Hot Country Songs is a chart that ranks the top-performing country music songs in the United States, published by Billboard magazine.  In 1987, 50 different songs topped the chart, then published under the title Hot Country Singles, in 52 issues of the magazine, based on playlists submitted by country music radio stations and sales reports submitted by stores.

At the start of the year, the song at the top of the charts was "Mind Your Own Business" by Hank Williams Jr.  The single had moved into the number one position in the issue of Billboard dated December 27, 1986 and remained in place for a second week in the issue dated January 3. The final number one of the year was "Somewhere Tonight" by Highway 101, which began a two-week run at the top in the issue dated December 26, 1987. Between those two chart-toppers, the only song to spend more than one week at number one was "Forever and Ever, Amen" by Randy Travis, which had a three-week run in the peak position during the summer. The song won both the Grammy Award for Best Country Song and the Academy of Country Music award for Song of the Year.

> **INFORMATION SHOWN**
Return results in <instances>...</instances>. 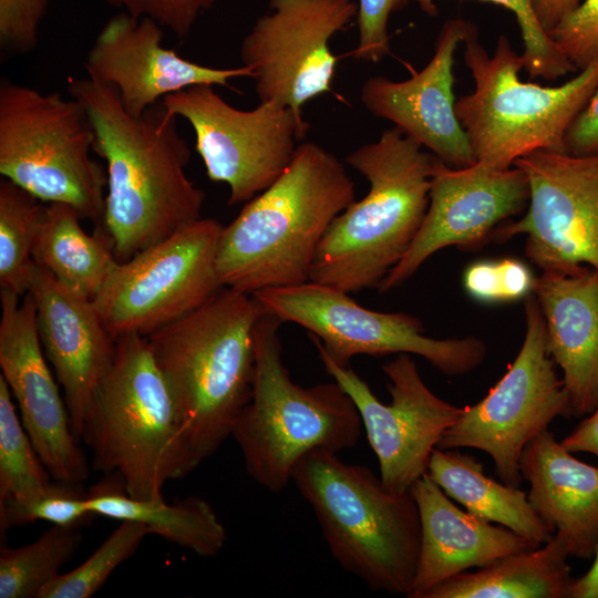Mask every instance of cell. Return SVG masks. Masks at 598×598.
<instances>
[{"mask_svg":"<svg viewBox=\"0 0 598 598\" xmlns=\"http://www.w3.org/2000/svg\"><path fill=\"white\" fill-rule=\"evenodd\" d=\"M95 517L81 484L52 482L43 491L24 498L0 501V529L44 520L62 527L84 526Z\"/></svg>","mask_w":598,"mask_h":598,"instance_id":"cell-33","label":"cell"},{"mask_svg":"<svg viewBox=\"0 0 598 598\" xmlns=\"http://www.w3.org/2000/svg\"><path fill=\"white\" fill-rule=\"evenodd\" d=\"M261 313L252 295L224 287L146 337L174 399L192 471L231 436L250 400Z\"/></svg>","mask_w":598,"mask_h":598,"instance_id":"cell-3","label":"cell"},{"mask_svg":"<svg viewBox=\"0 0 598 598\" xmlns=\"http://www.w3.org/2000/svg\"><path fill=\"white\" fill-rule=\"evenodd\" d=\"M529 200L528 181L517 166L475 163L455 168L436 157L429 206L410 248L378 287L388 292L411 278L436 251L478 245Z\"/></svg>","mask_w":598,"mask_h":598,"instance_id":"cell-18","label":"cell"},{"mask_svg":"<svg viewBox=\"0 0 598 598\" xmlns=\"http://www.w3.org/2000/svg\"><path fill=\"white\" fill-rule=\"evenodd\" d=\"M47 210L40 199L3 178L0 182V287L28 293L34 270L33 245Z\"/></svg>","mask_w":598,"mask_h":598,"instance_id":"cell-29","label":"cell"},{"mask_svg":"<svg viewBox=\"0 0 598 598\" xmlns=\"http://www.w3.org/2000/svg\"><path fill=\"white\" fill-rule=\"evenodd\" d=\"M560 443L570 453L585 452L598 458V405Z\"/></svg>","mask_w":598,"mask_h":598,"instance_id":"cell-42","label":"cell"},{"mask_svg":"<svg viewBox=\"0 0 598 598\" xmlns=\"http://www.w3.org/2000/svg\"><path fill=\"white\" fill-rule=\"evenodd\" d=\"M526 333L506 373L474 405L463 408L436 448H477L487 453L497 476L519 487L525 446L557 417L573 416L570 400L546 347V327L536 297L525 300Z\"/></svg>","mask_w":598,"mask_h":598,"instance_id":"cell-11","label":"cell"},{"mask_svg":"<svg viewBox=\"0 0 598 598\" xmlns=\"http://www.w3.org/2000/svg\"><path fill=\"white\" fill-rule=\"evenodd\" d=\"M80 215L60 203L47 205L32 257L58 281L91 300L102 289L118 260L103 228L89 235Z\"/></svg>","mask_w":598,"mask_h":598,"instance_id":"cell-28","label":"cell"},{"mask_svg":"<svg viewBox=\"0 0 598 598\" xmlns=\"http://www.w3.org/2000/svg\"><path fill=\"white\" fill-rule=\"evenodd\" d=\"M87 505L95 516L142 523L150 534L203 557L217 555L227 539L224 525L204 498L189 496L173 504L136 499L126 494L116 475L91 488Z\"/></svg>","mask_w":598,"mask_h":598,"instance_id":"cell-26","label":"cell"},{"mask_svg":"<svg viewBox=\"0 0 598 598\" xmlns=\"http://www.w3.org/2000/svg\"><path fill=\"white\" fill-rule=\"evenodd\" d=\"M281 323L265 310L257 320L252 392L231 433L247 474L272 493L286 488L307 454L351 448L363 430L353 400L336 381L293 382L282 360Z\"/></svg>","mask_w":598,"mask_h":598,"instance_id":"cell-7","label":"cell"},{"mask_svg":"<svg viewBox=\"0 0 598 598\" xmlns=\"http://www.w3.org/2000/svg\"><path fill=\"white\" fill-rule=\"evenodd\" d=\"M78 527L52 525L34 542L0 550V598H39L81 543Z\"/></svg>","mask_w":598,"mask_h":598,"instance_id":"cell-30","label":"cell"},{"mask_svg":"<svg viewBox=\"0 0 598 598\" xmlns=\"http://www.w3.org/2000/svg\"><path fill=\"white\" fill-rule=\"evenodd\" d=\"M569 598H598V549L591 567L580 577L574 578Z\"/></svg>","mask_w":598,"mask_h":598,"instance_id":"cell-44","label":"cell"},{"mask_svg":"<svg viewBox=\"0 0 598 598\" xmlns=\"http://www.w3.org/2000/svg\"><path fill=\"white\" fill-rule=\"evenodd\" d=\"M474 90L455 102L477 163L506 169L544 150L566 153V133L598 87V59L557 86L519 79L524 60L501 34L491 55L474 24L463 41Z\"/></svg>","mask_w":598,"mask_h":598,"instance_id":"cell-8","label":"cell"},{"mask_svg":"<svg viewBox=\"0 0 598 598\" xmlns=\"http://www.w3.org/2000/svg\"><path fill=\"white\" fill-rule=\"evenodd\" d=\"M533 292L573 416H586L598 405V272L589 267L576 272L544 270Z\"/></svg>","mask_w":598,"mask_h":598,"instance_id":"cell-22","label":"cell"},{"mask_svg":"<svg viewBox=\"0 0 598 598\" xmlns=\"http://www.w3.org/2000/svg\"><path fill=\"white\" fill-rule=\"evenodd\" d=\"M244 37L240 60L260 102L302 115L310 100L331 91L337 56L330 40L358 16L354 0H269Z\"/></svg>","mask_w":598,"mask_h":598,"instance_id":"cell-14","label":"cell"},{"mask_svg":"<svg viewBox=\"0 0 598 598\" xmlns=\"http://www.w3.org/2000/svg\"><path fill=\"white\" fill-rule=\"evenodd\" d=\"M354 200L344 164L317 143L299 144L282 175L223 227L216 259L223 286L252 295L309 281L326 231Z\"/></svg>","mask_w":598,"mask_h":598,"instance_id":"cell-2","label":"cell"},{"mask_svg":"<svg viewBox=\"0 0 598 598\" xmlns=\"http://www.w3.org/2000/svg\"><path fill=\"white\" fill-rule=\"evenodd\" d=\"M463 285L466 292L477 301H503L498 261L483 260L470 265L464 271Z\"/></svg>","mask_w":598,"mask_h":598,"instance_id":"cell-40","label":"cell"},{"mask_svg":"<svg viewBox=\"0 0 598 598\" xmlns=\"http://www.w3.org/2000/svg\"><path fill=\"white\" fill-rule=\"evenodd\" d=\"M564 538L505 555L477 571H463L421 598H569L574 578Z\"/></svg>","mask_w":598,"mask_h":598,"instance_id":"cell-25","label":"cell"},{"mask_svg":"<svg viewBox=\"0 0 598 598\" xmlns=\"http://www.w3.org/2000/svg\"><path fill=\"white\" fill-rule=\"evenodd\" d=\"M582 0H535L537 18L548 33L574 11Z\"/></svg>","mask_w":598,"mask_h":598,"instance_id":"cell-43","label":"cell"},{"mask_svg":"<svg viewBox=\"0 0 598 598\" xmlns=\"http://www.w3.org/2000/svg\"><path fill=\"white\" fill-rule=\"evenodd\" d=\"M548 34L576 70L585 69L598 59V0H582Z\"/></svg>","mask_w":598,"mask_h":598,"instance_id":"cell-35","label":"cell"},{"mask_svg":"<svg viewBox=\"0 0 598 598\" xmlns=\"http://www.w3.org/2000/svg\"><path fill=\"white\" fill-rule=\"evenodd\" d=\"M262 310L309 331L312 343L338 364L357 355L416 354L446 375L476 369L486 357L475 338L434 339L405 312H379L358 305L349 293L311 280L252 293Z\"/></svg>","mask_w":598,"mask_h":598,"instance_id":"cell-10","label":"cell"},{"mask_svg":"<svg viewBox=\"0 0 598 598\" xmlns=\"http://www.w3.org/2000/svg\"><path fill=\"white\" fill-rule=\"evenodd\" d=\"M80 441L95 471L116 475L126 494L161 501L164 485L192 471L183 427L168 385L146 337L116 338L111 365L85 412Z\"/></svg>","mask_w":598,"mask_h":598,"instance_id":"cell-5","label":"cell"},{"mask_svg":"<svg viewBox=\"0 0 598 598\" xmlns=\"http://www.w3.org/2000/svg\"><path fill=\"white\" fill-rule=\"evenodd\" d=\"M514 165L528 181L527 210L492 236L504 241L526 235V255L543 271L598 272V154L538 150Z\"/></svg>","mask_w":598,"mask_h":598,"instance_id":"cell-16","label":"cell"},{"mask_svg":"<svg viewBox=\"0 0 598 598\" xmlns=\"http://www.w3.org/2000/svg\"><path fill=\"white\" fill-rule=\"evenodd\" d=\"M68 92L86 111L93 152L106 163L100 225L120 262L202 218L205 194L186 174L192 154L178 117L161 103L132 115L113 87L87 76L70 78Z\"/></svg>","mask_w":598,"mask_h":598,"instance_id":"cell-1","label":"cell"},{"mask_svg":"<svg viewBox=\"0 0 598 598\" xmlns=\"http://www.w3.org/2000/svg\"><path fill=\"white\" fill-rule=\"evenodd\" d=\"M223 225L199 218L117 262L92 299L106 330L148 337L224 288L216 266Z\"/></svg>","mask_w":598,"mask_h":598,"instance_id":"cell-12","label":"cell"},{"mask_svg":"<svg viewBox=\"0 0 598 598\" xmlns=\"http://www.w3.org/2000/svg\"><path fill=\"white\" fill-rule=\"evenodd\" d=\"M28 292L35 302L43 352L63 389L72 430L80 441L94 390L113 361L116 338L106 330L90 298L37 265Z\"/></svg>","mask_w":598,"mask_h":598,"instance_id":"cell-21","label":"cell"},{"mask_svg":"<svg viewBox=\"0 0 598 598\" xmlns=\"http://www.w3.org/2000/svg\"><path fill=\"white\" fill-rule=\"evenodd\" d=\"M162 41L163 28L157 22L121 11L102 27L90 48L86 76L113 87L135 116L189 86H228L234 79L251 76L244 65L213 68L189 61Z\"/></svg>","mask_w":598,"mask_h":598,"instance_id":"cell-19","label":"cell"},{"mask_svg":"<svg viewBox=\"0 0 598 598\" xmlns=\"http://www.w3.org/2000/svg\"><path fill=\"white\" fill-rule=\"evenodd\" d=\"M473 25L460 18L446 20L437 34L434 53L421 71L404 81L371 76L360 91L361 103L369 113L393 123L455 168L476 163L455 112L453 91L455 52Z\"/></svg>","mask_w":598,"mask_h":598,"instance_id":"cell-20","label":"cell"},{"mask_svg":"<svg viewBox=\"0 0 598 598\" xmlns=\"http://www.w3.org/2000/svg\"><path fill=\"white\" fill-rule=\"evenodd\" d=\"M94 133L75 99L0 82V174L43 203L101 224L106 169L91 157Z\"/></svg>","mask_w":598,"mask_h":598,"instance_id":"cell-9","label":"cell"},{"mask_svg":"<svg viewBox=\"0 0 598 598\" xmlns=\"http://www.w3.org/2000/svg\"><path fill=\"white\" fill-rule=\"evenodd\" d=\"M502 277L503 301H513L529 296L534 290L535 278L528 267L512 258L498 261Z\"/></svg>","mask_w":598,"mask_h":598,"instance_id":"cell-41","label":"cell"},{"mask_svg":"<svg viewBox=\"0 0 598 598\" xmlns=\"http://www.w3.org/2000/svg\"><path fill=\"white\" fill-rule=\"evenodd\" d=\"M51 478L0 375V501L39 493L52 483Z\"/></svg>","mask_w":598,"mask_h":598,"instance_id":"cell-31","label":"cell"},{"mask_svg":"<svg viewBox=\"0 0 598 598\" xmlns=\"http://www.w3.org/2000/svg\"><path fill=\"white\" fill-rule=\"evenodd\" d=\"M346 161L370 187L329 226L309 280L351 293L378 289L410 248L429 206L436 156L393 126Z\"/></svg>","mask_w":598,"mask_h":598,"instance_id":"cell-4","label":"cell"},{"mask_svg":"<svg viewBox=\"0 0 598 598\" xmlns=\"http://www.w3.org/2000/svg\"><path fill=\"white\" fill-rule=\"evenodd\" d=\"M426 474L468 513L497 523L536 546L554 535L530 505L526 492L487 476L483 464L471 454L457 448H435Z\"/></svg>","mask_w":598,"mask_h":598,"instance_id":"cell-27","label":"cell"},{"mask_svg":"<svg viewBox=\"0 0 598 598\" xmlns=\"http://www.w3.org/2000/svg\"><path fill=\"white\" fill-rule=\"evenodd\" d=\"M406 0H359L358 44L352 56L362 62L377 63L390 53L388 24L393 11Z\"/></svg>","mask_w":598,"mask_h":598,"instance_id":"cell-38","label":"cell"},{"mask_svg":"<svg viewBox=\"0 0 598 598\" xmlns=\"http://www.w3.org/2000/svg\"><path fill=\"white\" fill-rule=\"evenodd\" d=\"M408 1L415 2L429 16L437 14L435 0ZM481 1L502 6L515 14L524 45L522 53L524 69L532 79L540 78L547 81H555L570 72L577 71L542 27L536 14L535 0Z\"/></svg>","mask_w":598,"mask_h":598,"instance_id":"cell-34","label":"cell"},{"mask_svg":"<svg viewBox=\"0 0 598 598\" xmlns=\"http://www.w3.org/2000/svg\"><path fill=\"white\" fill-rule=\"evenodd\" d=\"M522 478L537 515L566 542L570 556L594 558L598 549V467L567 451L549 430L525 446Z\"/></svg>","mask_w":598,"mask_h":598,"instance_id":"cell-24","label":"cell"},{"mask_svg":"<svg viewBox=\"0 0 598 598\" xmlns=\"http://www.w3.org/2000/svg\"><path fill=\"white\" fill-rule=\"evenodd\" d=\"M421 522L419 561L409 598L471 568L537 547L506 527L492 525L457 507L425 473L411 487Z\"/></svg>","mask_w":598,"mask_h":598,"instance_id":"cell-23","label":"cell"},{"mask_svg":"<svg viewBox=\"0 0 598 598\" xmlns=\"http://www.w3.org/2000/svg\"><path fill=\"white\" fill-rule=\"evenodd\" d=\"M49 0H0V45L11 54L32 51Z\"/></svg>","mask_w":598,"mask_h":598,"instance_id":"cell-37","label":"cell"},{"mask_svg":"<svg viewBox=\"0 0 598 598\" xmlns=\"http://www.w3.org/2000/svg\"><path fill=\"white\" fill-rule=\"evenodd\" d=\"M111 7L137 18H150L178 39L186 38L199 17L217 0H105Z\"/></svg>","mask_w":598,"mask_h":598,"instance_id":"cell-36","label":"cell"},{"mask_svg":"<svg viewBox=\"0 0 598 598\" xmlns=\"http://www.w3.org/2000/svg\"><path fill=\"white\" fill-rule=\"evenodd\" d=\"M0 300V375L52 478L81 484L89 476V464L41 346L34 299L28 292L20 302L19 296L1 290Z\"/></svg>","mask_w":598,"mask_h":598,"instance_id":"cell-17","label":"cell"},{"mask_svg":"<svg viewBox=\"0 0 598 598\" xmlns=\"http://www.w3.org/2000/svg\"><path fill=\"white\" fill-rule=\"evenodd\" d=\"M313 344L327 373L357 406L383 485L393 492L410 491L426 473L433 451L463 409L427 388L411 354H396L382 365L391 395V402L384 404L350 365L336 363Z\"/></svg>","mask_w":598,"mask_h":598,"instance_id":"cell-15","label":"cell"},{"mask_svg":"<svg viewBox=\"0 0 598 598\" xmlns=\"http://www.w3.org/2000/svg\"><path fill=\"white\" fill-rule=\"evenodd\" d=\"M565 145L566 153L571 155L598 154V87L569 126Z\"/></svg>","mask_w":598,"mask_h":598,"instance_id":"cell-39","label":"cell"},{"mask_svg":"<svg viewBox=\"0 0 598 598\" xmlns=\"http://www.w3.org/2000/svg\"><path fill=\"white\" fill-rule=\"evenodd\" d=\"M291 482L310 505L333 559L370 589L409 596L415 578L421 522L411 493L388 489L370 468L315 451Z\"/></svg>","mask_w":598,"mask_h":598,"instance_id":"cell-6","label":"cell"},{"mask_svg":"<svg viewBox=\"0 0 598 598\" xmlns=\"http://www.w3.org/2000/svg\"><path fill=\"white\" fill-rule=\"evenodd\" d=\"M161 104L193 127L207 177L229 187L228 205L247 203L272 185L309 127L302 115L276 102L234 107L208 84L166 95Z\"/></svg>","mask_w":598,"mask_h":598,"instance_id":"cell-13","label":"cell"},{"mask_svg":"<svg viewBox=\"0 0 598 598\" xmlns=\"http://www.w3.org/2000/svg\"><path fill=\"white\" fill-rule=\"evenodd\" d=\"M150 532L138 522L121 520L97 549L73 570L43 587L39 598H90L112 573L132 557Z\"/></svg>","mask_w":598,"mask_h":598,"instance_id":"cell-32","label":"cell"}]
</instances>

> **WHAT THIS EXERCISE ASKS**
A. Quote the stretch from "Hot Country Songs" through "submitted by stores." in the 1987 country chart text.
B. Which song titles does the 1987 country chart text name?
The lines are separate material, unrelated to the text on the 1987 country chart.

> **ANSWERS TO THE TASKS**
A.
Hot Country Songs is a chart that ranks the top-performing country music songs in the United States, published by Billboard magazine.  In 1987, 50 different songs topped the chart, then published under the title Hot Country Singles, in 52 issues of the magazine, based on playlists submitted by country music radio stations and sales reports submitted by stores.

B.
- "Mind Your Own Business"
- "Somewhere Tonight"
- "Forever and Ever, Amen"